Transcribe the entries in full, keeping each word as it is.
::: DATA SHOWN :::
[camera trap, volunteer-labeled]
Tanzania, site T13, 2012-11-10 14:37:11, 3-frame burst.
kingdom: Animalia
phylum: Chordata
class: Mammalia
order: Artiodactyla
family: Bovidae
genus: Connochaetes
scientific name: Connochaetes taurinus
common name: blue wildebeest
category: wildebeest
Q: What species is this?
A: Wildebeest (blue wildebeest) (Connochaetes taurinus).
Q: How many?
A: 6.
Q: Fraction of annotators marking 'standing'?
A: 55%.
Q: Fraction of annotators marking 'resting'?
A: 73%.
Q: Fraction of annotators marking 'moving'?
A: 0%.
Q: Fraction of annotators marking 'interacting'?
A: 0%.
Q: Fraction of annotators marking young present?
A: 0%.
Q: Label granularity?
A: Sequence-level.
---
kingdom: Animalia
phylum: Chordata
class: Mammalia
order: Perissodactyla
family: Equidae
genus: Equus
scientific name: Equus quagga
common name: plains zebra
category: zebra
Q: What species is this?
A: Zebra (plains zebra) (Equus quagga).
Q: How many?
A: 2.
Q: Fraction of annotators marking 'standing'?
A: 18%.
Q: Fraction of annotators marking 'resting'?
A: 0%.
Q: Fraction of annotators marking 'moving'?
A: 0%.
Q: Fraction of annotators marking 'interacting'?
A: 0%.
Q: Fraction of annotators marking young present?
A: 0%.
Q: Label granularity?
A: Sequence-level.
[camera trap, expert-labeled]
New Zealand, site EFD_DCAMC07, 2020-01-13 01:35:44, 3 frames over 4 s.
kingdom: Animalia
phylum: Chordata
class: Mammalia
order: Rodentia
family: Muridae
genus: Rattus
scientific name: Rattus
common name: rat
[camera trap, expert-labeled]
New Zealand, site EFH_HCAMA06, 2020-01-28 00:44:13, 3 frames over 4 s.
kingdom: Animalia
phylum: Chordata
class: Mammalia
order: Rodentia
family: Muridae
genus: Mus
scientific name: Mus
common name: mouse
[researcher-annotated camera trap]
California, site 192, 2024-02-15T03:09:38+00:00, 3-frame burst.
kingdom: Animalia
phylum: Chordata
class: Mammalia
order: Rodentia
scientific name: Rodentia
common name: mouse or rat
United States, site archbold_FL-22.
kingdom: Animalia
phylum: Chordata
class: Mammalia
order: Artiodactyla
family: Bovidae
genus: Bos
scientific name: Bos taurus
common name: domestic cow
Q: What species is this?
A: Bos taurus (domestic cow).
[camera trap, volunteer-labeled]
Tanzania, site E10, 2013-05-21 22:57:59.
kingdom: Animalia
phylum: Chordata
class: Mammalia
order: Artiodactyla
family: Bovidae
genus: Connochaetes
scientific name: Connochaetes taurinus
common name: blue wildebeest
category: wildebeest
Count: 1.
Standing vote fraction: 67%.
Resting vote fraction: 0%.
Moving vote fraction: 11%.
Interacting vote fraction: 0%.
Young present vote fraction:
:::
§ **ANSWER TO THIS EXERCISE**:
[camera trap, volunteer-labeled]
Tanzania, site T13, 2012-11-10 14:37:11, 3-frame burst.
kingdom: Animalia
phylum: Chordata
class: Mammalia
order: Artiodactyla
family: Bovidae
genus: Connochaetes
scientific name: Connochaetes taurinus
common name: blue wildebeest
category: wildebeest
Q: What species is this?
A: Wildebeest (blue wildebeest) (Connochaetes taurinus).
Q: How many?
A: 6.
Q: Fraction of annotators marking 'standing'?
A: 55%.
Q: Fraction of annotators marking 'resting'?
A: 73%.
Q: Fraction of annotators marking 'moving'?
A: 0%.
Q: Fraction of annotators marking 'interacting'?
A: 0%.
Q: Fraction of annotators marking young present?
A: 0%.
Q: Label granularity?
A: Sequence-level.
---
kingdom: Animalia
phylum: Chordata
class: Mammalia
order: Perissodactyla
family: Equidae
genus: Equus
scientific name: Equus quagga
common name: plains zebra
category: zebra
Q: What species is this?
A: Zebra (plains zebra) (Equus quagga).
Q: How many?
A: 2.
Q: Fraction of annotators marking 'standing'?
A: 18%.
Q: Fraction of annotators marking 'resting'?
A: 0%.
Q: Fraction of annotators marking 'moving'?
A: 0%.
Q: Fraction of annotators marking 'interacting'?
A: 0%.
Q: Fraction of annotators marking young present?
A: 0%.
Q: Label granularity?
A: Sequence-level.
[camera trap, expert-labeled]
New Zealand, site EFD_DCAMC07, 2020-01-13 01:35:44, 3 frames over 4 s.
kingdom: Animalia
phylum: Chordata
class: Mammalia
order: Rodentia
family: Muridae
genus: Rattus
scientific name: Rattus
common name: rat
[camera trap, expert-labeled]
New Zealand, site EFH_HCAMA06, 2020-01-28 00:44:13, 3 frames over 4 s.
kingdom: Animalia
phylum: Chordata
class: Mammalia
order: Rodentia
family: Muridae
genus: Mus
scientific name: Mus
common name: mouse
[researcher-annotated camera trap]
California, site 192, 2024-02-15T03:09:38+00:00, 3-frame burst.
kingdom: Animalia
phylum: Chordata
class: Mammalia
order: Rodentia
scientific name: Rodentia
common name: mouse or rat
United States, site archbold_FL-22.
kingdom: Animalia
phylum: Chordata
class: Mammalia
order: Artiodactyla
family: Bovidae
genus: Bos
scientific name: Bos taurus
common name: domestic cow
Q: What species is this?
A: Bos taurus (domestic cow).
[camera trap, volunteer-labeled]
Tanzania, site E10, 2013-05-21 22:57:59.
kingdom: Animalia
phylum: Chordata
class: Mammalia
order: Artiodactyla
family: Bovidae
genus: Connochaetes
scientific name: Connochaetes taurinus
common name: blue wildebeest
category: wildebeest
Count: 1.
Standing vote fraction: 67%.
Resting vote fraction: 0%.
Moving vote fraction: 11%.
Interacting vote fraction: 0%.
Young present vote fraction:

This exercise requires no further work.